#### [Task statement]
Nothing but the lines from the one with "Which is correct: is" to the final line should be returned, each exactly as it appears.

#### [Given records]
'''

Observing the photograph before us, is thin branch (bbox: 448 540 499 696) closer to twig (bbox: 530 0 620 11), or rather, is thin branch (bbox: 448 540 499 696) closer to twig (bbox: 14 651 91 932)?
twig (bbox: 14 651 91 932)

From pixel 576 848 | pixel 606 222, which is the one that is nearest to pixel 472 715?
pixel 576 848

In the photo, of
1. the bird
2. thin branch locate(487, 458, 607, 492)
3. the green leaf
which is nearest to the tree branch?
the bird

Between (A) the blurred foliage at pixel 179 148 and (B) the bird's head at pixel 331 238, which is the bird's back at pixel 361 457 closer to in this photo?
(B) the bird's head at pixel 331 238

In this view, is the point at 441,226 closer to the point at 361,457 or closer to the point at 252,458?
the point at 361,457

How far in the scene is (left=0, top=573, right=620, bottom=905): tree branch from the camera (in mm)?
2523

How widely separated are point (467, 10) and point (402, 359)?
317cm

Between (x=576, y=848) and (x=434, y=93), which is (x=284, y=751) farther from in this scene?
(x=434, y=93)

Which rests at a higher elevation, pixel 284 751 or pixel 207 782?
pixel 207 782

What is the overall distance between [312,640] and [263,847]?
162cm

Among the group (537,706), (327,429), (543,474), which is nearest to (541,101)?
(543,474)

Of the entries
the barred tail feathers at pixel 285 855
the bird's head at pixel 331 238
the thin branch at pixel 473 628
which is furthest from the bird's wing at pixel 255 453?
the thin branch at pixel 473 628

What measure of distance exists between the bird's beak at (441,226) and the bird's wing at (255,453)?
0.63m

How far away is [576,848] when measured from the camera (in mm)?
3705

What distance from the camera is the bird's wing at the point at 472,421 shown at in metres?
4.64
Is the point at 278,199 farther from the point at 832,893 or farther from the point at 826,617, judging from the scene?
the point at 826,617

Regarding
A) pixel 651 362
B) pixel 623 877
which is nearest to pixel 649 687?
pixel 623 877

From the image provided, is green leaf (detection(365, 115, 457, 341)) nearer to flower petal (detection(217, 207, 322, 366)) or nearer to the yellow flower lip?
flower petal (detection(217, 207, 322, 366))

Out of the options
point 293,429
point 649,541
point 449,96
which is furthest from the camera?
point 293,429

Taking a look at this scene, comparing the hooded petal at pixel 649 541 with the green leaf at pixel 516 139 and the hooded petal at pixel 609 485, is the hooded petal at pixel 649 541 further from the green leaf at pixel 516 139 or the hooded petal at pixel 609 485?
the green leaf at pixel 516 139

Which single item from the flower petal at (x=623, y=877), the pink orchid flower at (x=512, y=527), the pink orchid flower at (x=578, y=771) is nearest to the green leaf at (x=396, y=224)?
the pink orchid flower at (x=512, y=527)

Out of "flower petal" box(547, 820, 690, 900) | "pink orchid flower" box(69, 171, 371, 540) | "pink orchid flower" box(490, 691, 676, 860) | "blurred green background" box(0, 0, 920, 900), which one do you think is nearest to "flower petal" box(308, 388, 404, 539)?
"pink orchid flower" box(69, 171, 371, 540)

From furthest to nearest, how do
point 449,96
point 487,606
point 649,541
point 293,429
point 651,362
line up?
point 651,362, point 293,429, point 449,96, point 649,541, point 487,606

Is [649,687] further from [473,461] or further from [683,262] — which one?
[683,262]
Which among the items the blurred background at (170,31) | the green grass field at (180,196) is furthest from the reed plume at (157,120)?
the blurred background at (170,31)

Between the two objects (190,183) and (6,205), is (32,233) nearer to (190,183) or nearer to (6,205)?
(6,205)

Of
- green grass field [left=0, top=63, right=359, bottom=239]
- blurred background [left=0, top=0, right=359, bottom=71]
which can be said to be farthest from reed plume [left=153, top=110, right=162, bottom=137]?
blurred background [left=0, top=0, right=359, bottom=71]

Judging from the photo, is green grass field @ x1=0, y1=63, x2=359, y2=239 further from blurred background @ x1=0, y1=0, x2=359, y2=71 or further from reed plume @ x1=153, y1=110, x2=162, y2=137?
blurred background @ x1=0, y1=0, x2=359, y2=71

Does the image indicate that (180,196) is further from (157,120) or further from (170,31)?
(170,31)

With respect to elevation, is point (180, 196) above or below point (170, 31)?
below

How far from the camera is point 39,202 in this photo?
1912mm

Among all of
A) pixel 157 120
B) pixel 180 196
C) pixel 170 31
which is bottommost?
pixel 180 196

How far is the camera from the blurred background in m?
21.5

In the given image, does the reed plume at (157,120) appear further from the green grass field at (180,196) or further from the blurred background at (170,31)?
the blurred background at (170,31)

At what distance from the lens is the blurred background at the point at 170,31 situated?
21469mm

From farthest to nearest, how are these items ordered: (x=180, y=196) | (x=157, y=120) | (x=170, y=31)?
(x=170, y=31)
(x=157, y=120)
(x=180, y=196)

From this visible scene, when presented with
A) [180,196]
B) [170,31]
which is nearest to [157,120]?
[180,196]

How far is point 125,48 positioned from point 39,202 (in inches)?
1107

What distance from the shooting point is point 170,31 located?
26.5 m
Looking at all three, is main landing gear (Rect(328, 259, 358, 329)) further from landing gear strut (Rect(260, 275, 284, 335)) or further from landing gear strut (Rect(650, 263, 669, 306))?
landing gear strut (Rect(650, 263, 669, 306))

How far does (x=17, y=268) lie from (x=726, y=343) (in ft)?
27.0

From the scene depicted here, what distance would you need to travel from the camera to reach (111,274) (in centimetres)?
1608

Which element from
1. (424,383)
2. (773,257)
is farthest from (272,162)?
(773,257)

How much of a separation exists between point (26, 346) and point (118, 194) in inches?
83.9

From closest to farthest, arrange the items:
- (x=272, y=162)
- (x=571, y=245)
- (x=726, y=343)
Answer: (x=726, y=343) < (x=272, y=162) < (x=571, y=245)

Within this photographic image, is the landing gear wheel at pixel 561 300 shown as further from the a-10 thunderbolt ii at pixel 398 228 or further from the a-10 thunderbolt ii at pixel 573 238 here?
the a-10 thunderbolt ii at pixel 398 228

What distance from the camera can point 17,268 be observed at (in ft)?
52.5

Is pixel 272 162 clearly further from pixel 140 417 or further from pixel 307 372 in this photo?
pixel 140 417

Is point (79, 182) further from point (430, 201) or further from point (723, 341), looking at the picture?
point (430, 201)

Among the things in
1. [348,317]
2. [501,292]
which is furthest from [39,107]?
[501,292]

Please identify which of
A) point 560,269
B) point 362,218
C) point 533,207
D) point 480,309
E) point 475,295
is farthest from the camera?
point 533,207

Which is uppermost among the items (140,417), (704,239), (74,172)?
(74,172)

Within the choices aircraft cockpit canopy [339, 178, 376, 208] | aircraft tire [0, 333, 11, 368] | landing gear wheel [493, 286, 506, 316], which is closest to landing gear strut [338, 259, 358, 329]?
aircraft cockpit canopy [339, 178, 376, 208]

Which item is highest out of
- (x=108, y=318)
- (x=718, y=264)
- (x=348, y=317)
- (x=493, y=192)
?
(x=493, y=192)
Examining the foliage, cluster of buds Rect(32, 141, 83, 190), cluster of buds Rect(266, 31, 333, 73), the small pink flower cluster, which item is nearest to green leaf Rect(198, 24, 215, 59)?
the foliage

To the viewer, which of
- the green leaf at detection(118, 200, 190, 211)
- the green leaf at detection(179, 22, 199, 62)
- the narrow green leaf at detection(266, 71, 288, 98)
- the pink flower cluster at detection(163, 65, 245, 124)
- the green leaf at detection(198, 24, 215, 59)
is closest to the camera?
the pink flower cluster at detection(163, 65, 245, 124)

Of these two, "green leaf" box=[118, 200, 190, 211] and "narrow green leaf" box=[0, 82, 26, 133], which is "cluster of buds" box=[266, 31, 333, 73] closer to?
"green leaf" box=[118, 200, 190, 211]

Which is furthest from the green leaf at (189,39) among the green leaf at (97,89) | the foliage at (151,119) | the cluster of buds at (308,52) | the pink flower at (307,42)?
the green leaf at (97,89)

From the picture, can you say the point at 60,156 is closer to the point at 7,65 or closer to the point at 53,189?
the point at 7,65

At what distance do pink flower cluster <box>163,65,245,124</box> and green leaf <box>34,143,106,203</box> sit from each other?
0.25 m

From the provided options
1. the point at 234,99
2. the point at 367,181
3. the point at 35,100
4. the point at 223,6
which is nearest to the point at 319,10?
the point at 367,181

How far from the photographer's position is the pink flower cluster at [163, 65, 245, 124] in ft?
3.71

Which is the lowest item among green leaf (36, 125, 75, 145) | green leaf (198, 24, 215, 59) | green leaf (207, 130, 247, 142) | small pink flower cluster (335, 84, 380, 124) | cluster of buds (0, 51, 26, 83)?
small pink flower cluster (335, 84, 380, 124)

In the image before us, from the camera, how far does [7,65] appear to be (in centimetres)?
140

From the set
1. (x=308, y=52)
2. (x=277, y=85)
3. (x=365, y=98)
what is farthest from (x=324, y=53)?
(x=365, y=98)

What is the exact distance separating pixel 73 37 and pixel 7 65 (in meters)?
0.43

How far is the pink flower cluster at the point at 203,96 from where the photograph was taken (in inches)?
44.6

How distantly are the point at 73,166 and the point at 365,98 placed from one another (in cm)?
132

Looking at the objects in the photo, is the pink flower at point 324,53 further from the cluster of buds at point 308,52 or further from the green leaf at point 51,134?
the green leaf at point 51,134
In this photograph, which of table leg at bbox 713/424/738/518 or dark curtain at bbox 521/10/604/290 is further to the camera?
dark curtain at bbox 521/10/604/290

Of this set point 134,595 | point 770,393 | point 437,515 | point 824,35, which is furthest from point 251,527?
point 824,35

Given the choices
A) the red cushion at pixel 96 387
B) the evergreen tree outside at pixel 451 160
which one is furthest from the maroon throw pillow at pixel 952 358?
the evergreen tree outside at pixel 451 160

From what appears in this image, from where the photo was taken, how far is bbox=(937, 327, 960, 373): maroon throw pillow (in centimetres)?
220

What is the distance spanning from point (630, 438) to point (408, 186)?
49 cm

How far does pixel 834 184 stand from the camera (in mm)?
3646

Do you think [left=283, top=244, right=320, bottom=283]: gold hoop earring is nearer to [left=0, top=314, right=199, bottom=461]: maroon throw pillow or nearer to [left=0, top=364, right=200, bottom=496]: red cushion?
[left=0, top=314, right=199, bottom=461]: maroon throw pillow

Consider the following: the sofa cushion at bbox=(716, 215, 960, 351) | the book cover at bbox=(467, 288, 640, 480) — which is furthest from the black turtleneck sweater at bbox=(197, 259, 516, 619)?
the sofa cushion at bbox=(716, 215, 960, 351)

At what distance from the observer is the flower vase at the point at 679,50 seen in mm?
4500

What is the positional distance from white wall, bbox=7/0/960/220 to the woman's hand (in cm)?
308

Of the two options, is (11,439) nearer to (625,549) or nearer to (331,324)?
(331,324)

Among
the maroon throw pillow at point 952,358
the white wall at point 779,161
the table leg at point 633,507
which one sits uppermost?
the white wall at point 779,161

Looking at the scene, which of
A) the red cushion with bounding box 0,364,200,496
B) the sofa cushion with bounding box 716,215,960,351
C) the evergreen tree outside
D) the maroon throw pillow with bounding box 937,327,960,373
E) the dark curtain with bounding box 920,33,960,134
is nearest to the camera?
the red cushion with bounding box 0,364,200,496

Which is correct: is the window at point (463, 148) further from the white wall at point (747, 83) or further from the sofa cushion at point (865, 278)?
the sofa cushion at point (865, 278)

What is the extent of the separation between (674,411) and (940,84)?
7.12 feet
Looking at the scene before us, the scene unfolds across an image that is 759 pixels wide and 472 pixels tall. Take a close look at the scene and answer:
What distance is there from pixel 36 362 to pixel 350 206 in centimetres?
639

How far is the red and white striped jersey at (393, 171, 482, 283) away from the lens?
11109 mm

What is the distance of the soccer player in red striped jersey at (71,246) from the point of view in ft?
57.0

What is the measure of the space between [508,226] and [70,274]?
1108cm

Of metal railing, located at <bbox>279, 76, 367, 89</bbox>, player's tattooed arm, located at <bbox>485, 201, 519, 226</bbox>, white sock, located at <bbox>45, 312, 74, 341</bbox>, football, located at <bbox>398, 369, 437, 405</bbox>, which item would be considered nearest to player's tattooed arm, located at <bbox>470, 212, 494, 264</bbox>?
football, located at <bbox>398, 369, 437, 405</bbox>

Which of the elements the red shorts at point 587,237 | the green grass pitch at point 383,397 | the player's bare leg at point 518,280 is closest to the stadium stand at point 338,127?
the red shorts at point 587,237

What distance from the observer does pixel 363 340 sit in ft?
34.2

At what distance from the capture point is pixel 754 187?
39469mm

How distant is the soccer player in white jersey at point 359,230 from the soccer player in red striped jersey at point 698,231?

'''

#### [Completed exercise]
Which is correct: is the window at point (463, 148) further from the white wall at point (747, 83) or further from the sofa cushion at point (865, 278)?
the sofa cushion at point (865, 278)

What is the extent of the separation between (674,411) and (940,84)?
7.12 feet
Looking at the scene before us, the scene unfolds across an image that is 759 pixels wide and 472 pixels tall. Take a close look at the scene and answer:
What distance is there from pixel 36 362 to pixel 350 206 in centimetres?
639

How far is the red and white striped jersey at (393, 171, 482, 283) away from the lens?
11109 mm

What is the distance of the soccer player in red striped jersey at (71,246) from the point of view in ft?
57.0

What is the measure of the space between [508,226] and [70,274]?
1108cm

Of metal railing, located at <bbox>279, 76, 367, 89</bbox>, player's tattooed arm, located at <bbox>485, 201, 519, 226</bbox>, white sock, located at <bbox>45, 312, 74, 341</bbox>, football, located at <bbox>398, 369, 437, 405</bbox>, which item would be considered nearest to player's tattooed arm, located at <bbox>470, 212, 494, 264</bbox>?
football, located at <bbox>398, 369, 437, 405</bbox>

Which of the elements the red shorts at point 587,237 | the green grass pitch at point 383,397 | the player's bare leg at point 518,280 is closest to the stadium stand at point 338,127?
the red shorts at point 587,237

What distance from the observer does pixel 363 340 sit in ft?
34.2

At what distance from the capture point is pixel 754 187?
39469mm

How distant is the soccer player in white jersey at point 359,230 from the soccer player in red striped jersey at point 698,231?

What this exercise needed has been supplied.